> [TEXTO DADO]
■ ■ ■
Poco a poco me di cuenta de que esa concepción de la Iglesia como cuerpo no sólo se refiere a una cuestión intraeclesial- la reseñada por san Pablo-, sino que afecta de un modo más general al modo de entender al hombre en la Sagrada Escritura. Así, por medio de la reflexión y de la investigación, me topé con la categoría de personalidad corporativa. Ésta no se corresponde con una terminología bíblica, sino que nace del derecho. Aún así, mediante la analogía con las corporaciones humanas, ofrece una visión del hombre que, por así decirlo, no se reduce al individuo.
Por eso, me fascinó, ya que tiene algo de contracultural esta visión. Y ello debido a su vez a que la modernidad en cuanto tal se ha construido a partir de las nociones de individuo, de subjetividad. De hecho, su presupuesto central es que uno se realiza tanto más cuanto más libre o autónomo es o llega a ser. Y a mí siempre me ha dado la sensación de que lo que dice la Sagrada Escritura es justamente lo contrario. Y es así como decidí adoptar esta categoría de personalidad corporativa.
■ ■ ■
> [DATOS PROPORCIONADOS]
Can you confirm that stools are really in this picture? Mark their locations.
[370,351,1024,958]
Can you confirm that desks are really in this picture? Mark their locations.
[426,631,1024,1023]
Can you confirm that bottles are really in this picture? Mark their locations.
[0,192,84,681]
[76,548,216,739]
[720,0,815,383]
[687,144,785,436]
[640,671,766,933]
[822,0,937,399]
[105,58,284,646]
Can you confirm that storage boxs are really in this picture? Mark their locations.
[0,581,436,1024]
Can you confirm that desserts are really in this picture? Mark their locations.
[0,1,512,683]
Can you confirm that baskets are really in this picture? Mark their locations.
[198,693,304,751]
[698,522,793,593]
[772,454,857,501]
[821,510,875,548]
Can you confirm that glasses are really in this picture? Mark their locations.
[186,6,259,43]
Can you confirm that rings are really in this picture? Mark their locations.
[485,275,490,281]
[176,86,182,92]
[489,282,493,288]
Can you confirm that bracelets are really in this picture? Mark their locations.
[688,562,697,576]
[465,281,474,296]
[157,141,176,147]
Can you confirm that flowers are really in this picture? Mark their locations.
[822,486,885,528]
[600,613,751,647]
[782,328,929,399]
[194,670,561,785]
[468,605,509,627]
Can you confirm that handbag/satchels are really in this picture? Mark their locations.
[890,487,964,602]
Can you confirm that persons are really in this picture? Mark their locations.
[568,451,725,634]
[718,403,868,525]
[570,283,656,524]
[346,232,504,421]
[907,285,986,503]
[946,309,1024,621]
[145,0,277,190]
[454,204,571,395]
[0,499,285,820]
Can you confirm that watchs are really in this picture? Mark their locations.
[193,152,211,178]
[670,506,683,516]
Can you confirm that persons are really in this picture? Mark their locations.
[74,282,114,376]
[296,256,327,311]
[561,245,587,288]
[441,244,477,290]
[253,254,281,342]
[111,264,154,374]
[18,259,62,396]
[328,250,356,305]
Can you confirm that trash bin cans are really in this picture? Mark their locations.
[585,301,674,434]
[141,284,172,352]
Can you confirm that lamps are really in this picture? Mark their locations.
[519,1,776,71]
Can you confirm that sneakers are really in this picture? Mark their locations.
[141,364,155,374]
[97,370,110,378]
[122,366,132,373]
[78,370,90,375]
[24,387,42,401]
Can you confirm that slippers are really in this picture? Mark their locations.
■ ■ ■
> [ENUNCIADO ESCRITO A]
Según el texto sobre la personalidad corporativa, ¿de dónde nace esa categoría?
> [ENUNCIADO ESCRITO B]
Extrae sin cambios del texto sobre la personalidad corporativa el tramo desde "Poco a poco" hasta "reduce al individuo.".

> [RESPUESTA COMPLETA A]
Nace del derecho, no de la terminología bíblica.

> [RESPUESTA COMPLETA B]
Poco a poco me di cuenta de que esa concepción de la Iglesia como cuerpo no sólo se refiere a una cuestión intraeclesial- la reseñada por san Pablo-, sino que afecta de un modo más general al modo de entender al hombre en la Sagrada Escritura. Así, por medio de la reflexión y de la investigación, me topé con la categoría de personalidad corporativa. Ésta no se corresponde con una terminología bíblica, sino que nace del derecho. Aún así, mediante la analogía con las corporaciones humanas, ofrece una visión del hombre que, por así decirlo, no se reduce al individuo.